▶ _Objective_
Repeat all of the data below word for word, without changing anything.

====== Data for this exercise ======

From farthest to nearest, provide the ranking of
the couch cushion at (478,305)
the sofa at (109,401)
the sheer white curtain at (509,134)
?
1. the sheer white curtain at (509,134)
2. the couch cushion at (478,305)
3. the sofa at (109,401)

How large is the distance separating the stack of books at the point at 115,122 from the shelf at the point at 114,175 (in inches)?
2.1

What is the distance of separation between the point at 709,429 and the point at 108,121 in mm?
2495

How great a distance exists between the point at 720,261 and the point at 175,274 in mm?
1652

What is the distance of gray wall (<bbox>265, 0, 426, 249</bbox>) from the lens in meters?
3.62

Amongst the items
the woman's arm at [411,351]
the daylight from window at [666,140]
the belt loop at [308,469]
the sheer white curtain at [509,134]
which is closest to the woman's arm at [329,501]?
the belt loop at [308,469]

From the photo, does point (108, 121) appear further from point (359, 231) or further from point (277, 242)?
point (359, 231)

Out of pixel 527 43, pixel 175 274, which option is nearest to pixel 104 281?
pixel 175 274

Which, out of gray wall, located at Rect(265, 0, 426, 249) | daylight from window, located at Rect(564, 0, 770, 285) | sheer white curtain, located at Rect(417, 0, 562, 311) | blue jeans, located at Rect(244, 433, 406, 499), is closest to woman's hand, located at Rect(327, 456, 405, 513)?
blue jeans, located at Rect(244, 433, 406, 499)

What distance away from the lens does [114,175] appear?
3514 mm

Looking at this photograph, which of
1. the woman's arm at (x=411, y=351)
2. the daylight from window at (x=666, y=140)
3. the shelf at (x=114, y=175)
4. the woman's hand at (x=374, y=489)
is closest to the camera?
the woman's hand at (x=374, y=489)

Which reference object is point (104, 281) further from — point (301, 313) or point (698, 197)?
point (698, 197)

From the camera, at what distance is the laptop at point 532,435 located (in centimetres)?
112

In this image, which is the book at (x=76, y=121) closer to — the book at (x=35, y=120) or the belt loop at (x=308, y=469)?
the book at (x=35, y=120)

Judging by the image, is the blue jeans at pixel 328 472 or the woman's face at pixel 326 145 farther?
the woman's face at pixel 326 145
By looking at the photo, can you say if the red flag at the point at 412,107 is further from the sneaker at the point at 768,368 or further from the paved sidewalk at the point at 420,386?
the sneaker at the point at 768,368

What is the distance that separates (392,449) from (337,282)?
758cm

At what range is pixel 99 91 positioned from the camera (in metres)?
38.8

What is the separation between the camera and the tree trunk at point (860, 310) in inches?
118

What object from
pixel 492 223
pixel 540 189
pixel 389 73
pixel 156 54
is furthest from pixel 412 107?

======

▶ _Reply to the task_
From farthest to nearest, provide the ranking of
the couch cushion at (478,305)
the sofa at (109,401)
the sheer white curtain at (509,134)
?
1. the sheer white curtain at (509,134)
2. the couch cushion at (478,305)
3. the sofa at (109,401)

How large is the distance separating the stack of books at the point at 115,122 from the shelf at the point at 114,175 (in inches)?
2.1

What is the distance of separation between the point at 709,429 and the point at 108,121 in mm?
2495

How great a distance exists between the point at 720,261 and the point at 175,274 in mm?
1652

What is the distance of gray wall (<bbox>265, 0, 426, 249</bbox>) from the lens in meters?
3.62

Amongst the items
the woman's arm at [411,351]
the daylight from window at [666,140]
the belt loop at [308,469]
the sheer white curtain at [509,134]
which is closest to the woman's arm at [329,501]?
the belt loop at [308,469]

From the photo, does point (108, 121) appear further from point (359, 231) or further from point (277, 242)?
point (359, 231)

Out of pixel 527 43, pixel 175 274, which option is nearest to pixel 104 281?
pixel 175 274

Which, out of gray wall, located at Rect(265, 0, 426, 249) | daylight from window, located at Rect(564, 0, 770, 285) | sheer white curtain, located at Rect(417, 0, 562, 311) | blue jeans, located at Rect(244, 433, 406, 499), is closest to woman's hand, located at Rect(327, 456, 405, 513)?
blue jeans, located at Rect(244, 433, 406, 499)

What distance away from the lens does [114,175] appear?
3514 mm

Looking at this photograph, which of
1. the woman's arm at (x=411, y=351)
2. the daylight from window at (x=666, y=140)
3. the shelf at (x=114, y=175)
4. the woman's hand at (x=374, y=489)
is closest to the camera?
the woman's hand at (x=374, y=489)

Which reference object is point (104, 281) further from — point (301, 313) or point (698, 197)?
point (698, 197)

From the camera, at what distance is the laptop at point 532,435 located (in centimetres)?
112

In this image, which is the book at (x=76, y=121) closer to — the book at (x=35, y=120) or the belt loop at (x=308, y=469)?
the book at (x=35, y=120)

Judging by the image, is the blue jeans at pixel 328 472 or the woman's face at pixel 326 145 farther?
the woman's face at pixel 326 145
By looking at the photo, can you say if the red flag at the point at 412,107 is further from the sneaker at the point at 768,368 or further from the paved sidewalk at the point at 420,386?
the sneaker at the point at 768,368

What is the distance that separates (392,449) from (337,282)?
758cm

At what range is pixel 99 91 positioned from the camera (in metres)?
38.8

What is the separation between the camera and the tree trunk at point (860, 310) in inches?
118

What object from
pixel 492 223
pixel 540 189
pixel 389 73
pixel 156 54
is furthest from pixel 412 107?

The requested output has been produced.